### Stated exercise
Rewrite all of the following material with every "white toilet" swapped for "porcelain toilet", changing nothing else, and leave the pictures out.

--- START OF Supplied material ---

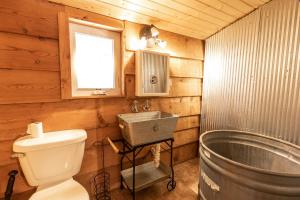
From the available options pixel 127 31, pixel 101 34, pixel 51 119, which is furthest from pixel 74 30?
pixel 51 119

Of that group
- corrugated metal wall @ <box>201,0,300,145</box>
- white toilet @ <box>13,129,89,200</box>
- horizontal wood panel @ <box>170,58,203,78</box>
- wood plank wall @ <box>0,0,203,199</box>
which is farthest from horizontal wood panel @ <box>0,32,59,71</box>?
corrugated metal wall @ <box>201,0,300,145</box>

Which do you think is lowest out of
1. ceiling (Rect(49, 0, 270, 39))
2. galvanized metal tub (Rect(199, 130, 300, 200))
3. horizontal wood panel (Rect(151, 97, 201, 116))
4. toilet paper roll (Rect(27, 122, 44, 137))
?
galvanized metal tub (Rect(199, 130, 300, 200))

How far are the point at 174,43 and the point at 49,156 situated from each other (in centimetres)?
184

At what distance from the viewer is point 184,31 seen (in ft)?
6.98

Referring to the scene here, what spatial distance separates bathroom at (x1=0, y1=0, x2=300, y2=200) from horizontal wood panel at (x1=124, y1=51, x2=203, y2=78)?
0.02 m

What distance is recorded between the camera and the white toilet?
A: 1120mm

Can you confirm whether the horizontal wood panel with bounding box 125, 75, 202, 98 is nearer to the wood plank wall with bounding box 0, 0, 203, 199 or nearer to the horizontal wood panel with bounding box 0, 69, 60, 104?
the wood plank wall with bounding box 0, 0, 203, 199

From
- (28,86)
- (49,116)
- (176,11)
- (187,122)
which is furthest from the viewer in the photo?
(187,122)

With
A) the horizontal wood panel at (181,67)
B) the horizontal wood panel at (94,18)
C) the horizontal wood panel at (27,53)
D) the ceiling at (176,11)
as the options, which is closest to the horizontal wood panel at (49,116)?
the horizontal wood panel at (27,53)

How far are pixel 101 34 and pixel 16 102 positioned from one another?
0.95 meters

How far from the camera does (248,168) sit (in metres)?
1.04

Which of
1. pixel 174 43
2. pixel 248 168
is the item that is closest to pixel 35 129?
pixel 248 168

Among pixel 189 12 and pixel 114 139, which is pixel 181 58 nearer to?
pixel 189 12

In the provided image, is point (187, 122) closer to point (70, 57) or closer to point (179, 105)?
point (179, 105)
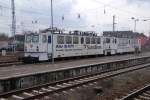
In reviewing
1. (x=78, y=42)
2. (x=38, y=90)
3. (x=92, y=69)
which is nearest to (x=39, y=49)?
(x=78, y=42)

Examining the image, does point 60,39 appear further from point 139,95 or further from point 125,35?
point 125,35

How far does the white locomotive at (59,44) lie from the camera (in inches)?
1117

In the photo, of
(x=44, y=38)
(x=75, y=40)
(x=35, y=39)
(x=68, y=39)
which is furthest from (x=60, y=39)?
(x=75, y=40)

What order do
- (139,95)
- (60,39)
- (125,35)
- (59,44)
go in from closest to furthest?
(139,95) → (59,44) → (60,39) → (125,35)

--- END OF Supplied material ---

### Response to the exercise
From the available options pixel 127 31, pixel 101 34, pixel 51 119, which is furthest from pixel 74 30?
pixel 51 119

Of that group
- corrugated metal wall @ <box>201,0,300,145</box>
- porcelain toilet @ <box>13,129,89,200</box>
- horizontal wood panel @ <box>170,58,203,78</box>
- wood plank wall @ <box>0,0,203,199</box>
which is farthest from horizontal wood panel @ <box>0,32,59,71</box>?
corrugated metal wall @ <box>201,0,300,145</box>

Which do you think is lowest out of
1. ceiling (Rect(49, 0, 270, 39))
2. galvanized metal tub (Rect(199, 130, 300, 200))
3. horizontal wood panel (Rect(151, 97, 201, 116))
4. toilet paper roll (Rect(27, 122, 44, 137))
?
galvanized metal tub (Rect(199, 130, 300, 200))

How far are the point at 174,43 and the point at 49,156 situated from each other (in centimetres)?
184

At what distance from the viewer is point 184,31 seen (in ft)?
6.98

Referring to the scene here, what spatial distance separates bathroom at (x1=0, y1=0, x2=300, y2=200) from horizontal wood panel at (x1=124, y1=51, x2=203, y2=78)?
0.02 m

What distance is recorded between the camera and the porcelain toilet?
A: 1120mm

Can you confirm whether the horizontal wood panel with bounding box 125, 75, 202, 98 is nearer to the wood plank wall with bounding box 0, 0, 203, 199 or nearer to the horizontal wood panel with bounding box 0, 69, 60, 104?
the wood plank wall with bounding box 0, 0, 203, 199

From
- (28,86)
- (49,116)
- (176,11)
- (187,122)
which is furthest from the viewer in the photo?
(187,122)

With
A) the horizontal wood panel at (181,67)
B) the horizontal wood panel at (94,18)
C) the horizontal wood panel at (27,53)
D) the ceiling at (176,11)
as the options, which is closest to the horizontal wood panel at (49,116)?
the horizontal wood panel at (27,53)

How far are pixel 101 34 and pixel 16 102 positioned from one another?
0.95 meters

How far from the camera does (248,168) sit (in metres)?
1.04

Which of
1. pixel 174 43
2. pixel 248 168
is the item that is closest to pixel 35 129?
pixel 248 168

Among pixel 189 12 and pixel 114 139, which is pixel 181 58 nearer to?
pixel 189 12

In the provided image, is point (187, 122) closer to point (70, 57) or closer to point (179, 105)?
point (179, 105)
In reviewing
1. (x=78, y=42)
2. (x=38, y=90)
3. (x=92, y=69)
which is nearest to (x=39, y=49)?
(x=78, y=42)

Examining the image, does point 60,39 appear further from point 139,95 or further from point 125,35?
point 125,35

How far does the white locomotive at (59,44) lie from the camera (in inches)?
1117

In the photo, of
(x=44, y=38)
(x=75, y=40)
(x=35, y=39)
(x=68, y=39)
which is furthest from (x=60, y=39)?
(x=75, y=40)

What order do
- (139,95)
- (60,39)
- (125,35)
- (59,44)
go in from closest to furthest?
(139,95) → (59,44) → (60,39) → (125,35)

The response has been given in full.